Decide whether each statement agrees with the excerpted passage on pre-testing and subgroup analysis, answering yes or no and quoting the deciding words: 1. The authors recommend using Model 1 as a pre-test. 2. In the published adaptive sequential methods, data are pooled regardless of the results of the stages. 3. Bayesian shrinkage analysis of subgroups may be applied post hoc after a significant group-by-treatment interaction is detected.

-- Excerpted passage --
++++
In light of these results, we consider that Model 1 originally proposed by the FDA (12, 13) as a pre-test should be avoided due to the risk of type I error inflation. Well-known examples where a pre-test inflates the type I error are assessing variance homogenicity (24) and testing for a sequence effect in comparative bioavailability (25, 26). For this reason, our recommendation is to use Model 2 (or 3) instead. This investigation is reminiscent of the discussion of the subject-by-formulation variance component, with a similar result: The estimate for this variance component was positively biased, leading to substantial false-positive tests (27). In analogy, none of the published adaptive sequential methods contains a “poolability criterion” (28,29,30,31,32,33,34). Instead, data are always pooled, regardless of the results of the stages. As recently recommended, the planned model and procedures should be unambiguously stated in the protocol (5, 14, 15). Subgroup results should always be interpreted cautiously (35). In order to increase power, Bayesian shrinkage analysis of subgroups (36) must only be applied if specified a priori and not post hoc (i.e., after detecting a significant group-by-treatment interaction). Data-driven post hoc analysis is also discouraged by the International Council of Harmonisation (5).
++++
-- Supplied data --
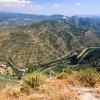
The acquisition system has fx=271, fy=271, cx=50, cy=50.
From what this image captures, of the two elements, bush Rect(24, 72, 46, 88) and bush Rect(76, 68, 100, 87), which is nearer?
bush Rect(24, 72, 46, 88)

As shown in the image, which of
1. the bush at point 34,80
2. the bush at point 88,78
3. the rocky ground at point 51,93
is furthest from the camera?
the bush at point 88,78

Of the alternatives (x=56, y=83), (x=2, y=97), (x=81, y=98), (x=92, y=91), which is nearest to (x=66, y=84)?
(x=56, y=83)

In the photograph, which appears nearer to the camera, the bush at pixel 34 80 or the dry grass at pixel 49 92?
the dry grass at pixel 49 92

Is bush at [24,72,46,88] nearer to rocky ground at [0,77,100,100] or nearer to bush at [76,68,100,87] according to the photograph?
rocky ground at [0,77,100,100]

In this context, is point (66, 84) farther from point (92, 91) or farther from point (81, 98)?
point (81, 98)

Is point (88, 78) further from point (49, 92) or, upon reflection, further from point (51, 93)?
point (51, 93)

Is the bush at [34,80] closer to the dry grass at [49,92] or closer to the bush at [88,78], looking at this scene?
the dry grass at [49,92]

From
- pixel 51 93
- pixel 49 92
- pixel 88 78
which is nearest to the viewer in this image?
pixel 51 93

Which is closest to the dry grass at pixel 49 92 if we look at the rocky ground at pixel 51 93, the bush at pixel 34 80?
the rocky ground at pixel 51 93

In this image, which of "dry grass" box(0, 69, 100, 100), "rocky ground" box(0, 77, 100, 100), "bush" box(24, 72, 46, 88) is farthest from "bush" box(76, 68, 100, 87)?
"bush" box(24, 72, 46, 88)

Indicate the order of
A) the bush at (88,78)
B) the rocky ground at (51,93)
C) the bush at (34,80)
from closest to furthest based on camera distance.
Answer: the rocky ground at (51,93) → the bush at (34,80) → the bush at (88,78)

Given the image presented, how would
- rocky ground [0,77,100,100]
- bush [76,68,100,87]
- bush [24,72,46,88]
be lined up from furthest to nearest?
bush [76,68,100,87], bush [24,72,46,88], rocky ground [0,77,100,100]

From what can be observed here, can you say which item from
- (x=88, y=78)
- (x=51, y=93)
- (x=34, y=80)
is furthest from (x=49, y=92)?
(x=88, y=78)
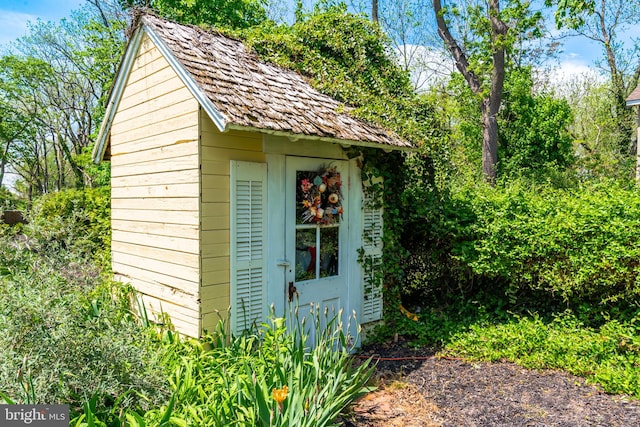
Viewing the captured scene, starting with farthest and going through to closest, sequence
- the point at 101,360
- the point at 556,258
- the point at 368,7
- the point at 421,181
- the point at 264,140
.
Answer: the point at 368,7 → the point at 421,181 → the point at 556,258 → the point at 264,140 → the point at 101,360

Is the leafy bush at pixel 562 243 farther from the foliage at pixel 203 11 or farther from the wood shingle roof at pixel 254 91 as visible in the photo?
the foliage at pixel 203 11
++++
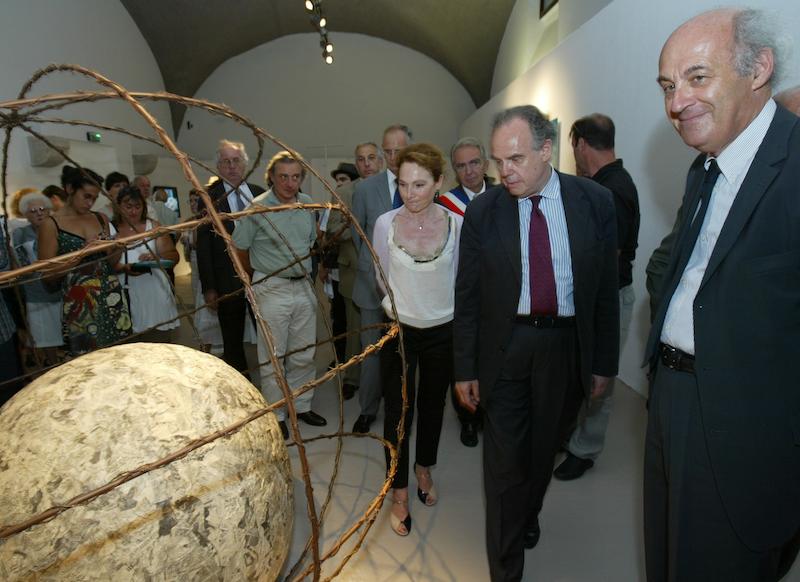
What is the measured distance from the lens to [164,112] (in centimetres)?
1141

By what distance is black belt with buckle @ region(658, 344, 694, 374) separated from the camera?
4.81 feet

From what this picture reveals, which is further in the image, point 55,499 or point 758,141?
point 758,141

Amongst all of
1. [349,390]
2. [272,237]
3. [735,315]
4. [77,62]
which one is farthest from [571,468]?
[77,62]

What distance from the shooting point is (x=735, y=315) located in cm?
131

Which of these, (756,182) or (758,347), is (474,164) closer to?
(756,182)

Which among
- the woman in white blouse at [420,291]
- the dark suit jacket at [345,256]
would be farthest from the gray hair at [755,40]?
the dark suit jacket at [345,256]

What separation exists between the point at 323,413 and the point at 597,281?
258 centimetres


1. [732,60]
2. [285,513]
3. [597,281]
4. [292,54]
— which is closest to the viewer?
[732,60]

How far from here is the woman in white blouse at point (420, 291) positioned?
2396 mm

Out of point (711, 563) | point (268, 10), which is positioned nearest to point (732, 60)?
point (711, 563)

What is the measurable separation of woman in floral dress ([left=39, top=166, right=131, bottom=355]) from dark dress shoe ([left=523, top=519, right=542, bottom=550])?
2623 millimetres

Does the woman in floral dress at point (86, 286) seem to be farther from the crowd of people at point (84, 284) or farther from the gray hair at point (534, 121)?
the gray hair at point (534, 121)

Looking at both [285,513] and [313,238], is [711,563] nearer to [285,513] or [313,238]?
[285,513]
++++
-- Response --
1. No: "Model 1 originally proposed by the FDA (12, 13) as a pre-test should be avoided due to the risk of type I error inflation"
2. Yes: "Instead, data are always pooled, regardless of the results of the stages."
3. No: "must only be applied if specified a priori and not post hoc (i.e., after detecting a significant group-by-treatment interaction)"